Virginia Mones Ruiz volvió a las redes oficiales del músico para agradecer, uno por uno, a quienes acompañaron a la familia tras su muerte, incluido el gobernador Axel Kicillof.
A una semana de la muerte de Carlos «Indio» Solari, su esposa Virginia Mones Ruiz, «Viru», rompió el silencio con un video grabado para las redes oficiales del músico. Sentada en un sillón, agradeció en primera persona a todos los que acompañaron a la familia en estos días.
Una lista interminable de personas»
«Gente querida, Bruno y yo tenemos una lista interminable de personas que se ofrecieron genuinamente y a la que queremos agradecer», arrancó Viru, en su primera aparición pública desde la muerte del cantante de Los Redonditos de Ricota.
Nombró primero a quienes estuvieron en «el primer espantoso momento»: Martín, Martita Garín, Gastón Dau y Patricia. Después llegó el turno de JJ y Marcelo, sus amigos de toda la vida.
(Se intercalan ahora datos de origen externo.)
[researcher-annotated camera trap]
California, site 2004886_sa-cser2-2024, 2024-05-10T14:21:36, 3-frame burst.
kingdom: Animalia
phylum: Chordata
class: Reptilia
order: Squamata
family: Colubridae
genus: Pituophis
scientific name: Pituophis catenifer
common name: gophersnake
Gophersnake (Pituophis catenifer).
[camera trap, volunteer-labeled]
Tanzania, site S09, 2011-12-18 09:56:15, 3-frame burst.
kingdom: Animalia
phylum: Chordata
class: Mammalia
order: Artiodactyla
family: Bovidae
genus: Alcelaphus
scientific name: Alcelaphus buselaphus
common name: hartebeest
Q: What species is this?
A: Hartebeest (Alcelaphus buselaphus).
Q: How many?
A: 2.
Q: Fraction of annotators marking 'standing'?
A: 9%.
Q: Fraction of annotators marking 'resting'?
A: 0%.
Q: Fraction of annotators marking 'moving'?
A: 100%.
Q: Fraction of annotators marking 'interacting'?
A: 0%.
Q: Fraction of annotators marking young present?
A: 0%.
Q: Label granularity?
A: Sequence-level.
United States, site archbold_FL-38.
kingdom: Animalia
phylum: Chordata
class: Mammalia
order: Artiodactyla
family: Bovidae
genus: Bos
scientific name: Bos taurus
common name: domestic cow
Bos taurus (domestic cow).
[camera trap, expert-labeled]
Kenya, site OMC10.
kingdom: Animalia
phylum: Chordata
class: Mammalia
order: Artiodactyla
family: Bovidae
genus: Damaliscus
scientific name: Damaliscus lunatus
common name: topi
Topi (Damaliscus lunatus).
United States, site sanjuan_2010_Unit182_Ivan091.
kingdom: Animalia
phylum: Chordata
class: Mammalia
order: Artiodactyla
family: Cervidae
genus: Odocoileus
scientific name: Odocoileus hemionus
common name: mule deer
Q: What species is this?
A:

El agradecimiento a Kicillof
Entre los mencionados apareció el gobernador bonaerense: «A nuestro gobernador Axel, que aportó con todo su personal», dijo Viru, en referencia al operativo desplegado durante el velorio masivo en el Polideportivo José María Gatica de Villa Domínico, Avellaneda, donde la fila llegó a extenderse nueve kilómetros.
También agradeció a los abogados Gustavo Triemstra y Federico González Guione, «que nos respaldaron todo el tiempo», y a Máximo, Facu, Joaco y Wado, encargados de organizar la despedida pública.
Bomberos, vecinos y la banda
El mensaje incluyó a la banda del Indio y a «nuestro querido KBK», además de los bomberos de Avellaneda, Quilmes y Lanús: «¿Qué decirles? Ustedes saben». También hubo lugar para «los vecinos del bar, que soportaron todo el despliegue de esos días complicándoles la vida».
El cierre, para el público
El tramo final fue para los fans: «A ustedes, a su querido público, a su amado público, que nunca dudó de su respaldo… que hicieron que su despedida fuera un orgullo y una emoción inconmensurable».
Y cerró con una frase que sonó a consigna: «Honrémoslo cuidando nuestro estado de ánimo, abrazándonos y sin bajar los brazos, porque a la rebeldía no se renuncia. Los amamos».
La despedida había convocado a cerca de un millón de personas entre Parque Leloir, el Obelisco, Plaza de Mayo y Avellaneda, donde Viru ya había mostrado la misma entereza al consolar a una fan desconsolada durante el velatorio.